Authors: Rui‐Lin Chai, Shi‐Bo Han, Li‐Wei Wang, Sheng‐Hua Li, Hui Pan, Hao‐Bo Zhang, Xian‐Yi Tu, Zi‐Ying Wang, Xiaocong Wang, Guang‐Yue Li, Jin Zhao, Lifeng Zhang, Xin Li, Qian Zhao
Published: 2025-03-11
Source: Full article
AbstractMetallosupramolecular polymers (MSPs) have shown great potential in the area of oxygen electrocatalysis due to their tunable electronic structure, and predictable coordination environment. Further exploration of structure−performance relationships of oxygen electrocatalysts is crucial for designing highly efficient catalysts. Herein, a strategy is proposed to prepare MSP‐based bifunctional oxygen electrocatalysts with different oxygen electrocatalytic preferences (Co‐AQ and Co‐AN) by adjusting the electronic structure of organic linkers.
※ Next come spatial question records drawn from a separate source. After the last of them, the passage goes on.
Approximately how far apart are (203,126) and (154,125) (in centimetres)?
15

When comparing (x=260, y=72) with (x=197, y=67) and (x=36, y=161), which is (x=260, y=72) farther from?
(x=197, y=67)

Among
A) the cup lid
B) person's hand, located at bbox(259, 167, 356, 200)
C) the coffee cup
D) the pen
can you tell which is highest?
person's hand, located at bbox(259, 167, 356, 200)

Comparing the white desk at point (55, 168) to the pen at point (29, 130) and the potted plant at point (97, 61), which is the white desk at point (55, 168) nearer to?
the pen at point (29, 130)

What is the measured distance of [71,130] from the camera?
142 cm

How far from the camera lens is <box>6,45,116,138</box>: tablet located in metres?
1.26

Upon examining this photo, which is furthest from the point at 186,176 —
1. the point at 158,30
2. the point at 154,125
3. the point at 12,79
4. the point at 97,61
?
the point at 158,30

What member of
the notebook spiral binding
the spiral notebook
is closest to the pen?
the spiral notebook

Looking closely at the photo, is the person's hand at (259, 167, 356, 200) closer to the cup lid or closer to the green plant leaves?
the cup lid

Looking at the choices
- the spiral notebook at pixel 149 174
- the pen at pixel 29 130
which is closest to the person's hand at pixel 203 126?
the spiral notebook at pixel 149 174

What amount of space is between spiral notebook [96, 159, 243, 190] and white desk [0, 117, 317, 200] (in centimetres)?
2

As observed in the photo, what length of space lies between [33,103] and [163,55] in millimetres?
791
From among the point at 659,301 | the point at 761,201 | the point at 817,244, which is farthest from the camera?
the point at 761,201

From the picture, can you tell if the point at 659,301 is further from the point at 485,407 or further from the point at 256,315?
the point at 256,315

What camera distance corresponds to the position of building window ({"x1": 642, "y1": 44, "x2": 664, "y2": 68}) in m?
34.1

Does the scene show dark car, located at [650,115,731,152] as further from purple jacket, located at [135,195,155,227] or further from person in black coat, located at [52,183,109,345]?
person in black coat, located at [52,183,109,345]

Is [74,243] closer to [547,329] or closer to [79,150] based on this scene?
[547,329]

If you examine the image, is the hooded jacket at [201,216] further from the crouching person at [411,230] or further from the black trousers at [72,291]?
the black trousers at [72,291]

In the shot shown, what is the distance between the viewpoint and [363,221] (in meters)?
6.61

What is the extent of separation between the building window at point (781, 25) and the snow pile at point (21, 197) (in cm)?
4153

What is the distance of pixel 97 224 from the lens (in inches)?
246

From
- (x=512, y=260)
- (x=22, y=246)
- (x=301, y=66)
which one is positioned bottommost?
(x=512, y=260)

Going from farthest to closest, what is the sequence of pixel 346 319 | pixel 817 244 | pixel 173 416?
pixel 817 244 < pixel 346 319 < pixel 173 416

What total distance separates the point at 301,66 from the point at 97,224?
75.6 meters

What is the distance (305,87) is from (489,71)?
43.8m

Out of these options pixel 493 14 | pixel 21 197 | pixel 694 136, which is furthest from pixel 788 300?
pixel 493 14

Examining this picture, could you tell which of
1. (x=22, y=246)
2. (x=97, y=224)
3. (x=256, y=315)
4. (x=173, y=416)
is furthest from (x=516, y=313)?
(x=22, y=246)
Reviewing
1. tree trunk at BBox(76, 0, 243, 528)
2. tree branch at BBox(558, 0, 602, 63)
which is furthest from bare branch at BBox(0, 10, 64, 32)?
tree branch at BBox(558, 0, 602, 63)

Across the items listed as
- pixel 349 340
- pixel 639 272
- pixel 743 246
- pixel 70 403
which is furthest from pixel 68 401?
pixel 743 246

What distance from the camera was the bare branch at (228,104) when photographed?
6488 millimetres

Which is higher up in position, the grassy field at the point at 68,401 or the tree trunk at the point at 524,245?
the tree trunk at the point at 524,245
The electronic effects of organic linkers significantly influence the adsorbate evolution mechanism. Co‐AQ, with an electron‐withdrawing linker, demonstrated superior OER activity among the two with an overpotential of 280 mV at 10 mA cm−2 and 340 mV at 50 mA cm−2. In contrast, Co‐AN, with an electron‐donating linker, exhibited outstanding ORR activity with a large limiting current density of 6.14 mA cm−2. Furthermore, the Co‐AQ‐based Zn–air battery showed a high power density (135 mW cm−2) and excellent cycling stability of 100 h. This work presents a novel approach for adjusting bifunctional oxygen electrocatalysis performance and further reveals the structure−performance relationships of oxygen electrocatalysts.